The work is too vital to allow of any letting up in its prosecution. This fact must be taken into consideration in the choosing of the convention city by the association. All things being equal a city should be chosen that will ensure a full attendance of Chiefs.

Observance Of Fire Prevention Week

Fire Prevention Week has come to be considered as a permanent institution. The observance this year, judging from innumerable accounts received at the offices of FIRE ENGINEERING, was more general and more earnest than ever before. A large number of the Governors of states issued special proclamations urging the people to observe the week by examining their homes and places of business for spots that were dangerous and apt to be fire breeders, and eliminating all such hazards. Fire Departments large and small in the length and breadth of the land devoted much time during the week to bringing home to the people the dangers of fire and the need for fire prevention. Civic and other associations, Chambers of Commerce, and the like lent their aid and cooperation in this object, and pupils of the schools were active in work for the cause.

In every way, marked enthusiasm was evident and if the public of the several cities and villages in which the observances were held were not reminded of their duty in the matter of fire safety, it certainly was no fault of those having the observances in charge.

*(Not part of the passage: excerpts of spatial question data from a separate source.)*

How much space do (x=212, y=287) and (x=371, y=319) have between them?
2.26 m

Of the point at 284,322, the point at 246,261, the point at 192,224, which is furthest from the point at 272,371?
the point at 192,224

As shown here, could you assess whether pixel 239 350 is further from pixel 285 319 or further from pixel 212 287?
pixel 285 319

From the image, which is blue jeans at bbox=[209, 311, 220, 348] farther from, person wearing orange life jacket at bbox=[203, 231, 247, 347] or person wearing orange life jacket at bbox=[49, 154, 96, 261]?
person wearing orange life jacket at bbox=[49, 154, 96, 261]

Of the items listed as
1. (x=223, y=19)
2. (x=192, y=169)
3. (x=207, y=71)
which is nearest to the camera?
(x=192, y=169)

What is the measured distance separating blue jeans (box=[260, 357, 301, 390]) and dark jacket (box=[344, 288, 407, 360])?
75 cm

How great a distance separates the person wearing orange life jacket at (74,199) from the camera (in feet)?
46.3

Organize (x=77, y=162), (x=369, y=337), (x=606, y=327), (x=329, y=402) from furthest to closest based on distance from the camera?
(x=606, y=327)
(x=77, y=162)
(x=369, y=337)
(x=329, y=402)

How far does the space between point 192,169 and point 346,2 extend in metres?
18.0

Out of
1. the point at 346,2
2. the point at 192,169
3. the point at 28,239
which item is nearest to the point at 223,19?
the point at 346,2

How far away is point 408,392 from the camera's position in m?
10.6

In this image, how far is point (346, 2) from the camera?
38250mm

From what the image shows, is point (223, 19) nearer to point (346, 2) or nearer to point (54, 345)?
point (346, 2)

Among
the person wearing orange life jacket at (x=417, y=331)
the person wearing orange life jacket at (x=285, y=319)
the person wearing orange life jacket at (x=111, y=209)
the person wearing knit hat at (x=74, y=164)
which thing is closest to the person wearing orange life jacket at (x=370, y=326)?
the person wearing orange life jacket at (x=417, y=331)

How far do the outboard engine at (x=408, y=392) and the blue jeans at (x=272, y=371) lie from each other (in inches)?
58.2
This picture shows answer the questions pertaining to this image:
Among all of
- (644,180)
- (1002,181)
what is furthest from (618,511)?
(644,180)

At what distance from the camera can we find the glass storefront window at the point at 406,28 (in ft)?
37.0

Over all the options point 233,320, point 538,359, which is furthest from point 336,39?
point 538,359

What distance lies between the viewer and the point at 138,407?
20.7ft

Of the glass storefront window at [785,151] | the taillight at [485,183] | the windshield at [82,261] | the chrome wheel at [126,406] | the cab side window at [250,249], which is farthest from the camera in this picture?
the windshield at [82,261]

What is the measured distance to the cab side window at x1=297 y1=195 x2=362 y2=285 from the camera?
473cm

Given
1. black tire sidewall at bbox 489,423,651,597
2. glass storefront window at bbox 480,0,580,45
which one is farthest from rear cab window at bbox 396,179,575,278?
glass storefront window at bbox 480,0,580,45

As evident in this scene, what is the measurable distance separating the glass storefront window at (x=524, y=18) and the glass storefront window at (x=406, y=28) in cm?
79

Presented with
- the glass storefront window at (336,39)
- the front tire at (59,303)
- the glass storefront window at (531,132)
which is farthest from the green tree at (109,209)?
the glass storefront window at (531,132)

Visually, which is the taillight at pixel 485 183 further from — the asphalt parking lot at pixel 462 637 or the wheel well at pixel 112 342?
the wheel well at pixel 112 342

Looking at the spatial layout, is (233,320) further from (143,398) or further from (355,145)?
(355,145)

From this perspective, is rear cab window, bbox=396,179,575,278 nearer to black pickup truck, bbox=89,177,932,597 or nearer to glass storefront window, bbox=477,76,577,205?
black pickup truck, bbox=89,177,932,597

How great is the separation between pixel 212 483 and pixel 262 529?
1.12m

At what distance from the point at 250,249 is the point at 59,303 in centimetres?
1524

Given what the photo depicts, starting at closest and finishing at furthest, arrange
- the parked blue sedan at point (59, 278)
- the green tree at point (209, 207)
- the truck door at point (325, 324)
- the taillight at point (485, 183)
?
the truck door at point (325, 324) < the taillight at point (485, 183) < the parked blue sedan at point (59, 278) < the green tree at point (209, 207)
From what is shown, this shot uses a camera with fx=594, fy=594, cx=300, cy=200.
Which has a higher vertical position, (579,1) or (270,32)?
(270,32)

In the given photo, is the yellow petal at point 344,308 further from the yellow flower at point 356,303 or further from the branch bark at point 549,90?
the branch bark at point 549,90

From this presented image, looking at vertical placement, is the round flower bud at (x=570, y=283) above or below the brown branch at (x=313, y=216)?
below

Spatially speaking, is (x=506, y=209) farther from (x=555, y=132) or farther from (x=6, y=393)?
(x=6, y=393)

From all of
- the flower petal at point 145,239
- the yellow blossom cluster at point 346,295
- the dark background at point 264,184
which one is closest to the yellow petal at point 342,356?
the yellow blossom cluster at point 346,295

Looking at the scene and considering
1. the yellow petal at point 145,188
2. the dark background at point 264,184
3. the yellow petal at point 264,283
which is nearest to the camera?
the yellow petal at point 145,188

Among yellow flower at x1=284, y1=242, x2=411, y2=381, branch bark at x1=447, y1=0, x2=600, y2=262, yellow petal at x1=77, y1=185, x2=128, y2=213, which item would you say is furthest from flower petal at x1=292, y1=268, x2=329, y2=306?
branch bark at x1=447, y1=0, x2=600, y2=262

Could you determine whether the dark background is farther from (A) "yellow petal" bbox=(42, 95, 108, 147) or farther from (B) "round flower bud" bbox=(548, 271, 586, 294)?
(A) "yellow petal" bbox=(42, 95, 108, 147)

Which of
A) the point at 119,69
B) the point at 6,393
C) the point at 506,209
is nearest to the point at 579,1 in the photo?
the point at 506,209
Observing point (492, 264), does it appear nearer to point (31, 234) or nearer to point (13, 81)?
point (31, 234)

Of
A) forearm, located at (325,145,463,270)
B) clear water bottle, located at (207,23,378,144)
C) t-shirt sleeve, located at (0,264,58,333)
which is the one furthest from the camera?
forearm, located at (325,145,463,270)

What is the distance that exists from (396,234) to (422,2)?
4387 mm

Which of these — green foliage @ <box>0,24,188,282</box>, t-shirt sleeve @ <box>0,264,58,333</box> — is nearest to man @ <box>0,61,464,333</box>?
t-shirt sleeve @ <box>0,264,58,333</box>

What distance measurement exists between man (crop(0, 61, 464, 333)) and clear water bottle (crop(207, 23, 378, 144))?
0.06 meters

The very extensive part which the Chiefs and their departments have taken in these exercises and in the spread of the doctrine of fire prevention is of course to be expected, but is nevertheless very gratifying. It also proves that the American Fire Departments are alive to their responsibilities and to the need to stem the very heavy losses by fire which are so severe a drain upon the resources of the country. It must not be forgotten, however, that the work should be continued with unahted zeal, and that every week should to the Fire Department he Fire Prevention Week!

Chasing the Fire Apparatus

A very troublesome problem that the Chief must deal with is that of the motorist who follows the Fire Department to fires and quite often tries to get to the blaze before the apparatus. Not only is this practice productive of accidents through collisions with the fire engines, but also, when a large number of automobiles join in the “procession’’ when the alarm sounds, the work of the firemen is badly hampered and the apparatus prevented from getting to work quickly. In one large fire in Westchester County, New York—a spectacular one, in which the smoke and flames could be seen for many miles—the roads approaching the scene of the fire were so badly conjested with cars that the later arriving companies could not get their apparatus through to assist.

In one mid-Western city the Mayor has issued this order to his Police Department:

“Arrest every autoist who follows within 300 feet of the fire apparatus on the way to the fire; every autoist who fails to obey the law which requires autoists to pull to the right side near the curb when the fire apparatus is approaching, and arrest every autoist who parks his car within the block while the fire is in progress.”

The mayor, in commenting on this order, said that the Fire Chief of his city had informed him that the apparatus answering an alarm of fire traveled at a speed of forty miles an hour. Therefore, the Mayor remarked, “Anyone beating or even maintaining a position behind the apparatus is violating the speed limit,” and is liable to punishment.

The Fire and Police Department of cities and towns should be prepared to enforce the rules forbidding the following of fire apparatus without fear or favor. If it is once understood that this offense is one that in which the offender cannot be excused, no matter who he is or how prominent his position, and that no amount of influence will count in remitting the punishment for the violation, it will be much easier to put a stop to the practice. A few severe punishments for the offence will quickly put an end to the problem.